Veganer*innen haben keine Freunde

Neues Jahr, neuer Veganuary. Zum dritten Mal habe ich mich 31 Tage lang rein pflanzlich ernährt. Aber ich habe die Schnauze gestrichen voll. Denn in einem Punkt ist der Veganuary tierisch anstrengend.  

Von Frank Richter

Die gute Nachricht zuerst. Shoppingtechnisch wird der Veganuary von Jahr zu Jahr einfacher. Direkt nach Weihnachten schmeissen die Discounter ihre Veganprodukte ins Kühlregal, als wären sämtliche Kühe tot. Neu werden pflanzliche Produkte mit einem Veganuary-Fähnchen gekennzeichnet, was das Einkaufen erleichtert. Runtergesetzt sind die Lebensmittel oft noch dazu. 

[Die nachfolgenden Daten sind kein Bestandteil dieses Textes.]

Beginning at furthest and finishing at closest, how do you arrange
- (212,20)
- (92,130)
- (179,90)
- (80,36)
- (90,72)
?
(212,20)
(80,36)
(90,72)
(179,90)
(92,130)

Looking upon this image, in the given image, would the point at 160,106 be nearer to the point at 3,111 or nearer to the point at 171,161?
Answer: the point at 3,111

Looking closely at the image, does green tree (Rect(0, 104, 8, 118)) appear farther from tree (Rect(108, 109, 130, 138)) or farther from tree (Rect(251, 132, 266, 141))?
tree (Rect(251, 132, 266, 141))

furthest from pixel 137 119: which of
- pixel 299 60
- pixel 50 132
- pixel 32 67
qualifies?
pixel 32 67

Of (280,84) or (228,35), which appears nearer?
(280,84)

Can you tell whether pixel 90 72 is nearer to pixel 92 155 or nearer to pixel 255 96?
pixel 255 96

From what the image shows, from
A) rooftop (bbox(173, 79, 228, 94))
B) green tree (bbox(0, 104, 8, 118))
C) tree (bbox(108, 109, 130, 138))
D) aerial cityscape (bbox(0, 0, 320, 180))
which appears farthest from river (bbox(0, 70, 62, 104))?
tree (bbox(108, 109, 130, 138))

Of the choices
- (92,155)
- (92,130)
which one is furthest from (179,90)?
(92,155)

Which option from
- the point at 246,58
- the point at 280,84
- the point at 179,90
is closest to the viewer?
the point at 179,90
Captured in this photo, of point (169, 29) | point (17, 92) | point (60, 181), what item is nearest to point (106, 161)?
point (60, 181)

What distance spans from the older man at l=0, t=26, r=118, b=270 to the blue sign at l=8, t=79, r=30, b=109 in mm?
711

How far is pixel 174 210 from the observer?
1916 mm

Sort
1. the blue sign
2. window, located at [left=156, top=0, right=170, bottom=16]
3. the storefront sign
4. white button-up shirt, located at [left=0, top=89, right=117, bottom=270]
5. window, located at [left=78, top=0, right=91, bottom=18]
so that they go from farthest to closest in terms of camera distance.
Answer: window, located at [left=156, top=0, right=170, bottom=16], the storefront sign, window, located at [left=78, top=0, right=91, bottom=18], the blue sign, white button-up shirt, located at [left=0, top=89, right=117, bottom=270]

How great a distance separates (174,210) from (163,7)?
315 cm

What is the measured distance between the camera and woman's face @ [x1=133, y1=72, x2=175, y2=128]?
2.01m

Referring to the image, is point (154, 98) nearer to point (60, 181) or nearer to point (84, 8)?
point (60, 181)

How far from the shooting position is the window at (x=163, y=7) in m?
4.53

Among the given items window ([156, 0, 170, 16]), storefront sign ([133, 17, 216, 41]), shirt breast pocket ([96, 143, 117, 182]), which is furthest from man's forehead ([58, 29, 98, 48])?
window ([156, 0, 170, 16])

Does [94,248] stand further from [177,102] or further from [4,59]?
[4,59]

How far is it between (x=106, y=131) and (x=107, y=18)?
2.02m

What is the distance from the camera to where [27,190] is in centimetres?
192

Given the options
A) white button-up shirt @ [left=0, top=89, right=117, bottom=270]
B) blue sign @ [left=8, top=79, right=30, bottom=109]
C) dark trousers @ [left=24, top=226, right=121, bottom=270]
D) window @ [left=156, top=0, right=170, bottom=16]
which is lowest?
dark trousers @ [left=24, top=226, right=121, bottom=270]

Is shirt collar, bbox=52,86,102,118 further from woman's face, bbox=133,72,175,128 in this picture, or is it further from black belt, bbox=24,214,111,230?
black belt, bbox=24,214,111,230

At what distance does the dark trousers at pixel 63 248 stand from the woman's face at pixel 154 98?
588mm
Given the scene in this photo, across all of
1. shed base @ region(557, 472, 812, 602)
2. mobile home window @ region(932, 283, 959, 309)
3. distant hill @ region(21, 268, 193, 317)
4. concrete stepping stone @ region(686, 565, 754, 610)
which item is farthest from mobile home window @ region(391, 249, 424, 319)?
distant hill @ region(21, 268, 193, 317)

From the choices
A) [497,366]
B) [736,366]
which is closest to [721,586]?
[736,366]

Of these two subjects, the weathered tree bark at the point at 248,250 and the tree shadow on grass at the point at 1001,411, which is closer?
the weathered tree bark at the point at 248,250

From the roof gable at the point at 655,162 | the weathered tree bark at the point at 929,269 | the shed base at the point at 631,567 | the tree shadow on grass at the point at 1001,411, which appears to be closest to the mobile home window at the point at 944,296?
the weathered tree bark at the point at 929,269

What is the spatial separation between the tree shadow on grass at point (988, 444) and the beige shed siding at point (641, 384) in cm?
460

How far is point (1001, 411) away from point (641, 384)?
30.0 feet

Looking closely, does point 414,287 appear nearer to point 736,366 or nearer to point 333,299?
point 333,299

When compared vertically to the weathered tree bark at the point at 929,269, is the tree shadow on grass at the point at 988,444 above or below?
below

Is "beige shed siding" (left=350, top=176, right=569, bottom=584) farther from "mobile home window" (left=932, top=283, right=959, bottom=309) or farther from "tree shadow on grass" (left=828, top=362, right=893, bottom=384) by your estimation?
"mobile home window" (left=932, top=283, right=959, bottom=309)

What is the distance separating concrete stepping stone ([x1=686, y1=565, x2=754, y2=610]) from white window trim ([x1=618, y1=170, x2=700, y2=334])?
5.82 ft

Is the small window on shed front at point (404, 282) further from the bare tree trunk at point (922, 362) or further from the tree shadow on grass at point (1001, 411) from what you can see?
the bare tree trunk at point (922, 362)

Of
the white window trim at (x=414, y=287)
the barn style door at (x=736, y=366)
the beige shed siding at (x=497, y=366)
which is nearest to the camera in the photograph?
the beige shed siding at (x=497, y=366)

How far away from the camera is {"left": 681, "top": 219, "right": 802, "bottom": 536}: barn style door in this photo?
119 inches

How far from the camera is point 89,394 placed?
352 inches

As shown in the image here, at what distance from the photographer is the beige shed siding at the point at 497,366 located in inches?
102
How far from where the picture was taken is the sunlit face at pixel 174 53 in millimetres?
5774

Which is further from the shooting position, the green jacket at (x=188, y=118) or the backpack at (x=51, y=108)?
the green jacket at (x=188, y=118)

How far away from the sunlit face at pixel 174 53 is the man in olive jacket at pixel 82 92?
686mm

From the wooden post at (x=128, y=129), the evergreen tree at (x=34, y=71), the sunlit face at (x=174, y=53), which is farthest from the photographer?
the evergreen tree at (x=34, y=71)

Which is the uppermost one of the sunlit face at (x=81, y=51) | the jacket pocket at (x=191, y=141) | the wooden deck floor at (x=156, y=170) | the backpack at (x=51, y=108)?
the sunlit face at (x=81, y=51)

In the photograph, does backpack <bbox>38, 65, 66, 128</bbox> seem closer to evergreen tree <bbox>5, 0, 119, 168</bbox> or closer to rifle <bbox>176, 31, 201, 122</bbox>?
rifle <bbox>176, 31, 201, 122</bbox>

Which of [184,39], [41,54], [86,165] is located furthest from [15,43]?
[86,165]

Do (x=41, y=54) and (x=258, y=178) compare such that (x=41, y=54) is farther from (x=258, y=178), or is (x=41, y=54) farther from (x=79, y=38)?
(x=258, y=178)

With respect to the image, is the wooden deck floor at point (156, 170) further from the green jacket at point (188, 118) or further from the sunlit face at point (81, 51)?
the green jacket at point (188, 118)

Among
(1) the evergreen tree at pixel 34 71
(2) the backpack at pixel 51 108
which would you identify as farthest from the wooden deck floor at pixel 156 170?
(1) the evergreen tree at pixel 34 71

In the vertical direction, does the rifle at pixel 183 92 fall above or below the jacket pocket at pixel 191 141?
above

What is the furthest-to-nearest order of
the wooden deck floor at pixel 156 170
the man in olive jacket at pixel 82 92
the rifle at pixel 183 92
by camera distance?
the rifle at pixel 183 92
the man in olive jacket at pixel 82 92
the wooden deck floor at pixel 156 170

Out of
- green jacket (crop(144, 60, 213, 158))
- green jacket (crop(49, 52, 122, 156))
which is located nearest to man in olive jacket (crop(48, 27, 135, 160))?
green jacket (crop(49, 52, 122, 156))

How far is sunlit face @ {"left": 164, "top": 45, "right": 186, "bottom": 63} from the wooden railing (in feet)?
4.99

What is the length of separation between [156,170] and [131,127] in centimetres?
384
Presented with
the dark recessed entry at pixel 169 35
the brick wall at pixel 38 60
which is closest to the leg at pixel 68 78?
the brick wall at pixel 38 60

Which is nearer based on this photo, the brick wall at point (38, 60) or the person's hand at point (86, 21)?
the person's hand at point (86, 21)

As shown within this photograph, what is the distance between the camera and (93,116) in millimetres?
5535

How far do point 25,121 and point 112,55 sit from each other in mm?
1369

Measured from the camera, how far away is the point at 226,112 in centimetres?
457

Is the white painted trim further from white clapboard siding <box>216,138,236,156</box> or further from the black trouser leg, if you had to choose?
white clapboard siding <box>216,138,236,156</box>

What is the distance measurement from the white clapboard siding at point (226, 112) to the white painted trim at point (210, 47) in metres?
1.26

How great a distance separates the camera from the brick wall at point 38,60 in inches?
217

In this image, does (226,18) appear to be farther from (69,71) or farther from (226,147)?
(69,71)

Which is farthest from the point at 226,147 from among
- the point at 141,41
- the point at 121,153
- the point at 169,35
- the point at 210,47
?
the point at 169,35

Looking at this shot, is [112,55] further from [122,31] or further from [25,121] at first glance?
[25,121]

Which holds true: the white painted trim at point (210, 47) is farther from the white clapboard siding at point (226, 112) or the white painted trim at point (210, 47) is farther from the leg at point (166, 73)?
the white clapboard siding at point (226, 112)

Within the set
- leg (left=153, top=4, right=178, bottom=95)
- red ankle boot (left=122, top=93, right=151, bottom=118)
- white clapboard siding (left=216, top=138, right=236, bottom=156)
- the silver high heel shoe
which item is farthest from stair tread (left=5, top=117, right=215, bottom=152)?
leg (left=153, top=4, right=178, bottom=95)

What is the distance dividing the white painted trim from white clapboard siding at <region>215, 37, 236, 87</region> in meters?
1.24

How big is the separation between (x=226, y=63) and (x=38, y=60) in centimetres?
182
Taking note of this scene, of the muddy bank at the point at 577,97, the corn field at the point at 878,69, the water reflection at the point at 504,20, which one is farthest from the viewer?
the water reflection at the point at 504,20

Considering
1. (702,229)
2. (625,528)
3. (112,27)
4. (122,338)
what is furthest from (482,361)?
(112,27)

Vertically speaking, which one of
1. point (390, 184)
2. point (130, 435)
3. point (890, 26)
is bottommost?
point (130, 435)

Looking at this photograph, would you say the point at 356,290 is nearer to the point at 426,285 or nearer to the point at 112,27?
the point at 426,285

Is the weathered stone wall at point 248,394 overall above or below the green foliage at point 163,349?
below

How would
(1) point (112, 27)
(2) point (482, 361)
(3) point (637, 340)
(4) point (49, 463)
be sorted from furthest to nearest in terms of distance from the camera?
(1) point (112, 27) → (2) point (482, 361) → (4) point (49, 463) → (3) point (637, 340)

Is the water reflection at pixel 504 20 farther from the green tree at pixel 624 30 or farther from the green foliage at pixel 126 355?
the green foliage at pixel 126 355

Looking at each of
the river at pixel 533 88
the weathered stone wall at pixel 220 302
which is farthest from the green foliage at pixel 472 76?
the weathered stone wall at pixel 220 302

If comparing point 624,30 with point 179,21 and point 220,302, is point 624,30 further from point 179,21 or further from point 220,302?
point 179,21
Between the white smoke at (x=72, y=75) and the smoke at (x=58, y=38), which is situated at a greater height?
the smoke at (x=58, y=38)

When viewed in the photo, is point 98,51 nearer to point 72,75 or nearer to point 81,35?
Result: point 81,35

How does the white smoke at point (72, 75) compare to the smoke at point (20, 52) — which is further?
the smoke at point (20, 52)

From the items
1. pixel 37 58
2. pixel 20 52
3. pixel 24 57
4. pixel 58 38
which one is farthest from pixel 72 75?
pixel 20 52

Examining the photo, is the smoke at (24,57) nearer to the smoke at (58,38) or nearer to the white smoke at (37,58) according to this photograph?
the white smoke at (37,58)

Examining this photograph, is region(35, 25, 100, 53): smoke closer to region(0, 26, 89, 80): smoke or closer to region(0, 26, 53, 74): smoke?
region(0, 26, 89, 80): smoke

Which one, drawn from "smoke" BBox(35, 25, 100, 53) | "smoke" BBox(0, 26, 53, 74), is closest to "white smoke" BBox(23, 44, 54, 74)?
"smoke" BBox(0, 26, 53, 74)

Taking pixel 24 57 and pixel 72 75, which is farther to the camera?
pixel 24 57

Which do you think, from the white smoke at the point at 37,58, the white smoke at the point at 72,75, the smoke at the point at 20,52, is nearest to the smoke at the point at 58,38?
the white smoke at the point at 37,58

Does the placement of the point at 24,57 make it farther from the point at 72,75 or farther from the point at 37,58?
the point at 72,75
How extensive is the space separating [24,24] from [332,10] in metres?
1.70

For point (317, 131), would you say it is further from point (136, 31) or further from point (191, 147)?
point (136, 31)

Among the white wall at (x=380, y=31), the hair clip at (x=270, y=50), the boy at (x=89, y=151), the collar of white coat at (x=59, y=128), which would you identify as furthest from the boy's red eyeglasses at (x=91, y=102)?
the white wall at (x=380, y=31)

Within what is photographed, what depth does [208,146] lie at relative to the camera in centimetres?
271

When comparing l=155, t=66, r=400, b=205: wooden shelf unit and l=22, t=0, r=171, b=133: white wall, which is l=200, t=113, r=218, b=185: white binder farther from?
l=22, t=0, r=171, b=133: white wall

Während ein Mitarbeiter die nicht verkauften Fondue Chinoise-Fleischplatten von Weihnachten entsorgt, fülle ich meinen Einkaufswagen mit veganem Lachs, veganem Schinken und veganer Entenbrust. Jedes Jahr kommen neue Produkte dazu. Dieses Jahr teste ich zum ersten Mal Babybel-Käse aus Kokosöl. Er schmeckt extrem beschissen, sprich, genau wie das Original. Alles könnte so einfach sein, denke ich, während ich mein Wägeli durch die Gemüseabteilung schiebe. Wären da nicht … meine Freunde. 

«Richtiges Fleisch schmeckt besser!»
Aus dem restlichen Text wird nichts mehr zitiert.